§ TEXTE AFFICHÉ:

En Tunisie, depuis l’automne, de plus en plus de migrants subsahariens sont victimes de kidnappings et actes de torture par des gangs criminels composés de Subsahariens et de Tunisiens. Dans un climat général d’hostilité envers les migrants noirs dans le pays, très rares sont ceux qui osent porter plainte.
« Aujourd’hui je ne reconnais pas mon corps. J’ai subi tellement de choses que j’ai de la peine à marcher ». Au téléphone, Vincent* parle d’une voix affaiblie mais déterminée. Ce Camerounais de 37 ans a été enlevé par des Subsahariens au début du mois de mars dans l’appartement où il vivait avec un ami à Sfax, dans le centre-est de la Tunisie.
En pleine nuit, quatre personnes ont fait irruption en réclamant de l’argent. « Tous étaient camerounais, je les ai identifiés à leur accent », se souvient Vincent.
Déçus de ne pas trouver d’argent dans l’appartement, les agresseurs blessent Vincent à coups de gourdin et de couteau, puis le jettent dans un taxi, direction un quartier proche de l’aéroport de Sfax.
Vincent est alors enfermé dans une maison isolée, où se trouve déjà un autre homme. « C’était aussi un Camerounais, il avait été kidnappé avant moi et avait déjà été torturé ». Mais les deux hommes sont rapidement séparés et ne peuvent pas échanger durant leur détention.
7 000 euros pour être libéré
Dans la maison, une dizaine d’hommes – tous camerounais, selon Vincent – font régner la terreur. Dès son arrivée, il raconte avoir été déshabillé, ligoté et battu. « Je suis resté ligoté assis pendant sept jours […] Ils m’ont brûlé avec du plastique fondu et m’ont électrocuté avec un câble branché sur mon oreille. Les ravisseurs passaient un appel vidéo à ma famille pendant qu’ils me battaient. Ils demandaient 4,7 millions de francs CFA (environ 7 000 euros) en échange de ma libération », détaille le Camerounais.
Au bout de quelques jours, la famille de Vincent envoie une partie de la somme demandée et l’un de ses tortionnaires – « qui avait de l’ascendant sur les autres » – décide de le déplacer.
« Il voulait me garder pour lui pour se tailler la part du lion au cas où ma famille enverrait plus d’argent », estime le Camerounais.
Dans la nouvelle maison où il est enfermé, il finit par repérer une fenêtre que l’on peut ouvrir. « Je suis allé vers le chemin de fer que j’ai suivi en direction de Tunis. J’ai marché deux jours avant de trouver quelqu’un qui accepte de me déposer à Hammamet et, de là, je suis allé à Tunis », détaille-t-il.
À Sfax, une économie de la migration
Les kidnappings de migrants subsahariens se multiplient en Tunisie depuis le mois de novembre. En cause : le contexte politique tunisien où les migrants noirs sont ouvertement pris pour cible depuis le discours anti-migrants du président Kaïs Saïed en février 2023.
« Les exilés sont devenus des cibles faciles parce qu’ils n’ont pas d’accès à la justice, et n’ont pas de famille dans le pays », explique une chercheuse tunisienne interrogée par InfoMigrants et souhaitant conserver l’anonymat.

§ ENTRÉES EXTRAITES:
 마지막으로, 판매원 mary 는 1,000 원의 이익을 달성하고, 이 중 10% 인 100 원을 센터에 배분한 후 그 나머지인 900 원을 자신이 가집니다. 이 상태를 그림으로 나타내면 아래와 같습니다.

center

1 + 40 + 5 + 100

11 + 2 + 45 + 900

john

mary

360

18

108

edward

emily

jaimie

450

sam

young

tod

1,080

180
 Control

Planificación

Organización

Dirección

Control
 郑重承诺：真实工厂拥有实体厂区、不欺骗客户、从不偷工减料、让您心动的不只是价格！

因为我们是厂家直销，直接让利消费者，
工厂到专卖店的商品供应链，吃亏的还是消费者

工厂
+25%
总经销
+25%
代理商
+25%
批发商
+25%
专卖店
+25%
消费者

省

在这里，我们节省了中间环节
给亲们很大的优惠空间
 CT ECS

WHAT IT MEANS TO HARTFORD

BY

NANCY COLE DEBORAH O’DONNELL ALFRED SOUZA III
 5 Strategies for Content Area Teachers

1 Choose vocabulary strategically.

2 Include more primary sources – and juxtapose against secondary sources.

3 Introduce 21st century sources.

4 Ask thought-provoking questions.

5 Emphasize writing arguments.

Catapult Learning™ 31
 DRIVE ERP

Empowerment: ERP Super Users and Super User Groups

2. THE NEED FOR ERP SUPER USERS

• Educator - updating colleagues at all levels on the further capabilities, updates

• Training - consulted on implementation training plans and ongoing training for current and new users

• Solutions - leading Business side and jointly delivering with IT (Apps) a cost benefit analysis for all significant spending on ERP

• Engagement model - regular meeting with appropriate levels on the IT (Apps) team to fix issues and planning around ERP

§ CONSIGNE A: Reproduire l'article sur les enlèvements de migrants en Tunisie, tout le passage de « 7 000 euros pour » jusqu'à « estime le Camerounais. ».
§ CONSIGNE B: Poursuivre l'article sur les enlèvements de migrants en Tunisie au-delà de sa dernière phrase affichée.
Le listing n'intervient à aucun moment dans ce travail.

§ RÉPONSE ATTENDUE A:
7 000 euros pour être libéré
Dans la maison, une dizaine d’hommes – tous camerounais, selon Vincent – font régner la terreur. Dès son arrivée, il raconte avoir été déshabillé, ligoté et battu. « Je suis resté ligoté assis pendant sept jours […] Ils m’ont brûlé avec du plastique fondu et m’ont électrocuté avec un câble branché sur mon oreille. Les ravisseurs passaient un appel vidéo à ma famille pendant qu’ils me battaient. Ils demandaient 4,7 millions de francs CFA (environ 7 000 euros) en échange de ma libération », détaille le Camerounais.
Au bout de quelques jours, la famille de Vincent envoie une partie de la somme demandée et l’un de ses tortionnaires – « qui avait de l’ascendant sur les autres » – décide de le déplacer.
« Il voulait me garder pour lui pour se tailler la part du lion au cas où ma famille enverrait plus d’argent », estime le Camerounais.

§ RÉPONSE ATTENDUE B:
À Sfax en particulier, le trafic de migrants est considéré comme un moyen facile de se faire de l’argent.
La ville est depuis longtemps un point de départ des migrants vers l’Italie et tout un business s’est organisé autour. « Mais on voit maintenant une autre facette de cette économie : des Tunisiens travaillent avec des Subsahariens pour mener ce business des kidnappings avec demandes de rançons. C’est une nouvelle étape dans ce développement de l’économie de la migration », détaille la chercheuse.
« Pour que la famille entende les cris »
À la différence de Vincent qui a été arrêté chez lui, la majorité des migrants sont enlevés près de la frontière algérienne, après avoir été expulsés dans la zone par les autorités tunisiennes – depuis l’été dernier des milliers de migrants sont arrêtés à Sfax ou en mer et envoyés dans le désert.
Les kidnappings surviennent généralement lorsque les exilés tentent de rebrousser chemin vers Sfax.
La plupart payent alors des chauffeurs tunisiens pour les transporter.
Ces derniers les revendent ensuite à des Subsahariens installés dans la ville depuis plusieurs années. « Ils sont là depuis longtemps donc ils se connaissent bien avec les taxis tunisiens », explique Abdoulaye*, un Guinéen de 18 ans enlevé début janvier et envoyé dans un foyer de Sfax.
Le jeune garçon détaille les mêmes violences subies par Vincent. « Les kidnappeurs – des Ivoiriens – ont enlevé tous mes habits […]. Puis, ils m’ont bastonné et mis des coups d’électricité sur le corps et sur le visage. Tu as tellement mal que tu n’arrives pas à parler », se remémore Abdoulaye.
« Ensuite, ils m’ont donné un téléphone pour appeler ma famille.
Et quand on parle avec nos proches, on nous torture pour que la famille entende les cris. Ma famille a payé. C’est obligatoire si tu veux pas perdre la vie […] Même s’ils n’ont pas d’argent, nos proches s’endettent, ils vendent des choses pour qu’on puisse être libéré. » Les proches d’Abdoulaye ont dû verser 800 euros aux trafiquants en échange de sa liberté.
« Un moyen de stigmatiser les migrants »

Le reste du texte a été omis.